WHAT THE TASK REQUIRES: Return, word for word, the portion of the Mindgard test configuration guide that begins with the words "Click to create" and ends with "with a custom API.".

To get started testing your AI model or application via Mindgard web UI, first select Test Configurations at the top of the Model Tests page.

Click to create a new test configuration.

Next you’ll need to choose a “Target Name”—a name for your AI system under test. This name will identify these security test results in the future, as well as grouping subsequent tests of the same system together to track the risk posture over time.

There are preset templates for the most common API structures to choose from including OpenAI, HuggingFace, Azure, and Anthropic. If you’re testing an AI model hosted with one of these vendors then choose the relevant option. If not, choose “Custom” to fully control how to interface Mindgard with a custom API.

Below is an example configuration for a custom API.

API Endpoint

The API endpoint URI must accept HTTP POST requests representing user input to the AI model or application. Mindgard will POST testing inputs to this URI.

RECORDED INFORMATION:
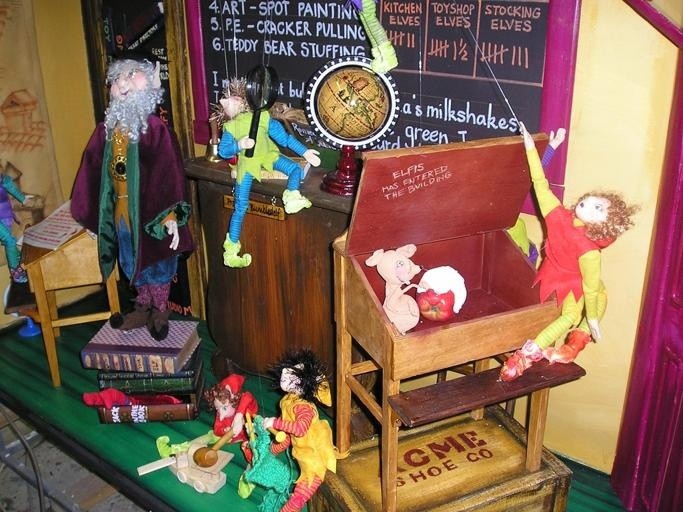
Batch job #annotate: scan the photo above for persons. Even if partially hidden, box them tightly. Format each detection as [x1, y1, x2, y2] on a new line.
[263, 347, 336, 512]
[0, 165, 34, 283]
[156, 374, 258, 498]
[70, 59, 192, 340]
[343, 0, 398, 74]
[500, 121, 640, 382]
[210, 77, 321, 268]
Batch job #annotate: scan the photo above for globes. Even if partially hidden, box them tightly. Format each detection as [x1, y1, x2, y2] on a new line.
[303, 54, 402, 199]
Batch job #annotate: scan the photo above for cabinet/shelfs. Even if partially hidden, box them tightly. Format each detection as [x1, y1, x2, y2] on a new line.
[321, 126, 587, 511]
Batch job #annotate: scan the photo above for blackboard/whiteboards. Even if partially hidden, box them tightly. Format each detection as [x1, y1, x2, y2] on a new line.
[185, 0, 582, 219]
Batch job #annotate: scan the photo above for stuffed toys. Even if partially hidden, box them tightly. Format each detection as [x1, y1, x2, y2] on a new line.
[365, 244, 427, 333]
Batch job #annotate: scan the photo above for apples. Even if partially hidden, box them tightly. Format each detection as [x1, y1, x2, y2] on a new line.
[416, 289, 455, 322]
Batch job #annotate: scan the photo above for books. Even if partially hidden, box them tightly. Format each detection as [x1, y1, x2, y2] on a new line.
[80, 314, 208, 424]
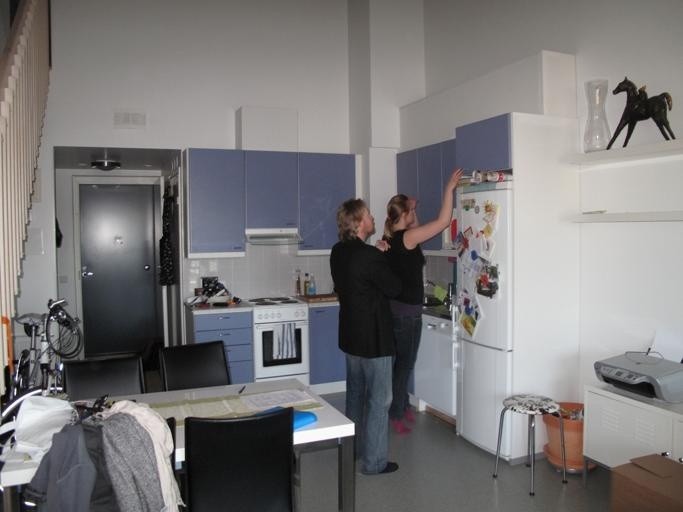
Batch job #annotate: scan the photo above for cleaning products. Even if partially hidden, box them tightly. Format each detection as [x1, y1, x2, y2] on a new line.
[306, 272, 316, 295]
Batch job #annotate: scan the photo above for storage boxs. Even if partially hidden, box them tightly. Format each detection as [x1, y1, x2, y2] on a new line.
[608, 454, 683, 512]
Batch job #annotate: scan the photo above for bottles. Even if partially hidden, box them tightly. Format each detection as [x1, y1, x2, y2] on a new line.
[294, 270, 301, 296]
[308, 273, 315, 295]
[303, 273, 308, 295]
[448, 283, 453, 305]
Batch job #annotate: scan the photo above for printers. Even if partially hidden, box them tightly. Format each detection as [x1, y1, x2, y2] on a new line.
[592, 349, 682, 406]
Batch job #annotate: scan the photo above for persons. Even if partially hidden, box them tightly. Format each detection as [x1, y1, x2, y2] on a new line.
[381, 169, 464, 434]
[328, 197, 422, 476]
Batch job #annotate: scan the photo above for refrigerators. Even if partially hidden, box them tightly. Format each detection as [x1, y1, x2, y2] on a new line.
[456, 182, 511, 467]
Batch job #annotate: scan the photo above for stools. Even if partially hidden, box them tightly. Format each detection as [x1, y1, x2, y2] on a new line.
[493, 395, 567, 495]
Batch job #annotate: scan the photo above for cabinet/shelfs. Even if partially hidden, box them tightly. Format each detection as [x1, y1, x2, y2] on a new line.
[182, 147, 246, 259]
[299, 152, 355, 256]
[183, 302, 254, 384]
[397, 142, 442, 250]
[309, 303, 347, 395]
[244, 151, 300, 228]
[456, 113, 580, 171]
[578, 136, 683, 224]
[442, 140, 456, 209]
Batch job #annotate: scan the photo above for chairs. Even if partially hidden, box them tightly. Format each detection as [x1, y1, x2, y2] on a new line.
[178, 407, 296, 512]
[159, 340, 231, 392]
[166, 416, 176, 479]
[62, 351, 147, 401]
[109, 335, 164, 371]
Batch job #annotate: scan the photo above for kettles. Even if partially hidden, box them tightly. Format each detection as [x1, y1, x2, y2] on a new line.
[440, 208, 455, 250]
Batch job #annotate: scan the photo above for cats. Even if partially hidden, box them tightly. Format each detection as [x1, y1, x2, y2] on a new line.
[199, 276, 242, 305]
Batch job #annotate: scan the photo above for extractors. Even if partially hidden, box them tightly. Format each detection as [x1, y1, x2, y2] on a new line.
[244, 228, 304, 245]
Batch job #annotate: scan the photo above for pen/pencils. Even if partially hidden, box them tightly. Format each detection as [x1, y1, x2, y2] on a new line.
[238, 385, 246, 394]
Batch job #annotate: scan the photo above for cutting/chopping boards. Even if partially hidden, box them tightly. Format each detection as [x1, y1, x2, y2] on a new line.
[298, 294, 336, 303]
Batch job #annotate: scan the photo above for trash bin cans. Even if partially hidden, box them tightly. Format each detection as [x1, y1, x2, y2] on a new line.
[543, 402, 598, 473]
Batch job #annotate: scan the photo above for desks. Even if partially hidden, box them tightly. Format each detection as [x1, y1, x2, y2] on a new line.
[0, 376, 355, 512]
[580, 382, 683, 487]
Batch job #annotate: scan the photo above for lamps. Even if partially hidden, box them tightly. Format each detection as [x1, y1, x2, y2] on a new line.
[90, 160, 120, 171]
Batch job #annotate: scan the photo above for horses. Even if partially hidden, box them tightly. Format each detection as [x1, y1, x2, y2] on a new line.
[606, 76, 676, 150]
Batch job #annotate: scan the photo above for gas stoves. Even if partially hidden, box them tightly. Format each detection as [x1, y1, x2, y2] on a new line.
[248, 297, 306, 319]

EXERCISE RESULT:
Click to create a new test configuration.

Next you’ll need to choose a “Target Name”—a name for your AI system under test. This name will identify these security test results in the future, as well as grouping subsequent tests of the same system together to track the risk posture over time.

There are preset templates for the most common API structures to choose from including OpenAI, HuggingFace, Azure, and Anthropic. If you’re testing an AI model hosted with one of these vendors then choose the relevant option. If not, choose “Custom” to fully control how to interface Mindgard with a custom API.